O crescimento desde então foi consistente. Segundo o Assaí Atacadista, a rede concluiu em dezembro de 2025 a expansão do modelo para todas as suas lojas, abrangendo todas as regiões do país. Até junho de 2025, mais de 1.000 caixas de autoatendimento já haviam sido instalados, tornando o formato um padrão da rede, e não mais um diferencial de poucas unidades.

Quantas lojas do Atacadão já operam com self-checkout?
O Atacadão seguiu caminho parecido, com expansão progressiva do autoatendimento em suas unidades físicas. Segundo a empresa, em abril de 2025 já eram 191 lojas com caixas de autoatendimento instalados. O sistema é fornecido pela Perto, empresa gaúcha especializada em terminais de autoatendimento que também equipa redes bancárias com caixas eletrônicos.
O foco das duas redes é o mesmo: compras de menor volume, feitas pelo próprio consumidor sem a intermediação de um operador de caixa. O cliente passa os produtos no leitor de código de barras, acompanha os valores na tela e finaliza o pagamento por cartão, aproximação ou PIX. Um funcionário permanece próximo para auxiliar em caso de dúvidas, mas a operação inteira fica nas mãos do comprador.
Quais são os benefícios reais do checkout por autoatendimento?
As redes citam consistentemente dois ganhos principais: redução do tempo de espera na fila e ampliação da capacidade de atendimento sem necessidade de abrir mais caixas convencionais. Para o consumidor final, a experiência do consumidor melhora sobretudo nos horários de pico, quando as filas nos caixas tradicionais podem tomar 15 a 20 minutos de espera. Com o autoatendimento, compras pequenas são concluídas em poucos minutos.
Os benefícios para as redes também são concretos. Um único funcionário consegue supervisionar vários terminais simultaneamente, o que muda a equação de custo operacional sem necessariamente eliminar postos de trabalho. As próprias redes reforçam esse ponto: a automação foi apresentada internamente não como corte de equipe, mas como resposta a uma crise de contratação que o setor enfrenta há anos.

Por que o varejo aposta no autoatendimento mesmo com 357 mil vagas abertas?
O paradoxo do setor é real. Segundo a Associação Brasileira de Supermercados (Abras), os supermercados brasileiros encerraram 2025 com cerca de 357 mil vagas abertas e sem candidatos. As funções com maior dificuldade de contratação são justamente operador de caixa, repositor e açougueiro: os cargos que mais interagem com o cliente no dia a dia da loja.

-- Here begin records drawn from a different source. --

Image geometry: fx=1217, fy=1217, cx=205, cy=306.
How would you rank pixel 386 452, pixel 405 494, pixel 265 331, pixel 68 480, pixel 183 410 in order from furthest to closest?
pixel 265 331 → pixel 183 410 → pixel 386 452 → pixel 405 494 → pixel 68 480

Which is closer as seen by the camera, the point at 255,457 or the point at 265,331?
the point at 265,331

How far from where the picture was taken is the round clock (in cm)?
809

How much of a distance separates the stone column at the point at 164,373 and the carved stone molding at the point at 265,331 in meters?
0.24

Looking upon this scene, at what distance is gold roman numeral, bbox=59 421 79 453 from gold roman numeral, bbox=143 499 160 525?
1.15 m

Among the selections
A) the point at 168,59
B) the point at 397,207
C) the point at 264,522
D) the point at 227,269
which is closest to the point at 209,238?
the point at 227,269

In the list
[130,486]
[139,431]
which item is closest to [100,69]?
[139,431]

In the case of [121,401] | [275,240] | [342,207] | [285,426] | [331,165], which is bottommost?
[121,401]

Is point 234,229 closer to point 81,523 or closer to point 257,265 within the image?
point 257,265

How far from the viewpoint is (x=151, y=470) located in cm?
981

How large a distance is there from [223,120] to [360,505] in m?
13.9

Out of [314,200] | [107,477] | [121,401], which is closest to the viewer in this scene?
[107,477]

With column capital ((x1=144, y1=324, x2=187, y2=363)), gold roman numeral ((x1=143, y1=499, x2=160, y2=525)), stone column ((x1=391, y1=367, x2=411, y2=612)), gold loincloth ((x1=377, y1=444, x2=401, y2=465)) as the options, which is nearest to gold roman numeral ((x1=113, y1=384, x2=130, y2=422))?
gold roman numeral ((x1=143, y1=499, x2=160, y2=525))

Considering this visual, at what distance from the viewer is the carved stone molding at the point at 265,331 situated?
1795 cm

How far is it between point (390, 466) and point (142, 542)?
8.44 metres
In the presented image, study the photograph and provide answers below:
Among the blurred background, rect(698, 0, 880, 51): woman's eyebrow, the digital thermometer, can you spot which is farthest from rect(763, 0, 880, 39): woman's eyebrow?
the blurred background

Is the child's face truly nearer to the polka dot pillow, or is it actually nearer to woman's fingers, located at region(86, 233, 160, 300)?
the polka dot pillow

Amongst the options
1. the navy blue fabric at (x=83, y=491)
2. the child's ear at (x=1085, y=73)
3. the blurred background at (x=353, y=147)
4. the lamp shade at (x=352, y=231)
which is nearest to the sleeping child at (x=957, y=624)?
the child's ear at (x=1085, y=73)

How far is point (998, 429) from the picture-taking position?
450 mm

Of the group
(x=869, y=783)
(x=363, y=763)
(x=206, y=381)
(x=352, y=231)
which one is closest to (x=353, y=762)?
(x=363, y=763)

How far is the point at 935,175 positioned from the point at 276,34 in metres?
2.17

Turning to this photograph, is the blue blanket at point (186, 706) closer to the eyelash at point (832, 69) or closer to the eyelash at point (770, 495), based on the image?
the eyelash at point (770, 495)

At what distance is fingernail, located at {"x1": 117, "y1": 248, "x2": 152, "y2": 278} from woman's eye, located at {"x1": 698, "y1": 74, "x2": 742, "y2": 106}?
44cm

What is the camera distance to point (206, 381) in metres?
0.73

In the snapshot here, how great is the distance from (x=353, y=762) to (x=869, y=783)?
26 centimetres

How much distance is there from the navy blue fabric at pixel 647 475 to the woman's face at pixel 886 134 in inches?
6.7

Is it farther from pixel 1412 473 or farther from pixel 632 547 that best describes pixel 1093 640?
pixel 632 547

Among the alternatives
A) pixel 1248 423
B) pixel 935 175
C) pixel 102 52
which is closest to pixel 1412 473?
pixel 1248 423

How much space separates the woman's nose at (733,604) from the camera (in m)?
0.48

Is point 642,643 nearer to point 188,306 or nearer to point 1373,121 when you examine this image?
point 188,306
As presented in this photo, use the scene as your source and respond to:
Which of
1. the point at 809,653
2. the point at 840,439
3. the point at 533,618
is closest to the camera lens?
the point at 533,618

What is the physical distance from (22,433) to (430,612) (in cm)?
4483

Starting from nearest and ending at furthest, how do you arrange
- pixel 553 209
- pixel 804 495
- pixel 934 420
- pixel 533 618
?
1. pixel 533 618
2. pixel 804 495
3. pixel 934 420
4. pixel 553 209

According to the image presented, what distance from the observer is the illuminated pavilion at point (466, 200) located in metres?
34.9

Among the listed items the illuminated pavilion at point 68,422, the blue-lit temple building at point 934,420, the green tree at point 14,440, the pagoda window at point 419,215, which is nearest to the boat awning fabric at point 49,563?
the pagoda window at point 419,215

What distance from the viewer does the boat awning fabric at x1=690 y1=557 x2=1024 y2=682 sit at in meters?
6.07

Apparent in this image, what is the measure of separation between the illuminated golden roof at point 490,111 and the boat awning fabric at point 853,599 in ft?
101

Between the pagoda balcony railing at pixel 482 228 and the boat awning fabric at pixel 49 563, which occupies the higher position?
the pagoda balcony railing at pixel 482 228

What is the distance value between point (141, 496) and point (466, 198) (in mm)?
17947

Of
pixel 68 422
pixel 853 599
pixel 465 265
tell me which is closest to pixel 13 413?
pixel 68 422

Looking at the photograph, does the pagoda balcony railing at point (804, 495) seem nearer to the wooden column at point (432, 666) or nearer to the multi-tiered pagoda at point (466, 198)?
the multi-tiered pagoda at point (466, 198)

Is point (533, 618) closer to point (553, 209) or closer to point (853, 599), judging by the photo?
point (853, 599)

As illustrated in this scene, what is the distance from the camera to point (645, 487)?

Nesse contexto, o self-checkout funciona como uma resposta operacional a uma lacuna que o mercado não consegue preencher pela via tradicional. Os jovens que historicamente ocupavam essas posições passaram a priorizar jornadas mais flexíveis e remunerações mais altas, segundo análise da própria Abras. O autoatendimento permite que a loja funcione com menos operadores de caixa sem comprometer o fluxo de atendimento, especialmente em horários de alta demanda.
O caixa humano vai desaparecer dos supermercados?
A resposta das redes é uniforme: não, pelo menos não no horizonte próximo. O diretor de tecnologia e inovação do Assaí, Rodrigo Callisperis, declarou em entrevista à Mobile Time que os caixas de autoatendimento são uma adição valiosa, mas não substituem o atendimento humano, ainda valorizado por uma parcela relevante dos clientes. A estratégia das redes é manter as duas modalidades, direcionando compras pequenas ao autoatendimento e compras maiores aos caixas convencionais com operador.
O modelo de convivência entre as duas modalidades parece ser o caminho mais estável para o varejo alimentar brasileiro. A tecnologia avança, os terminais se multiplicam, mas o caixa humano permanece, agora com um perfil diferente: menos volume, mais complexidade, atendendo quem prefere ou precisa do contato direto com um funcionário para concluir a compra.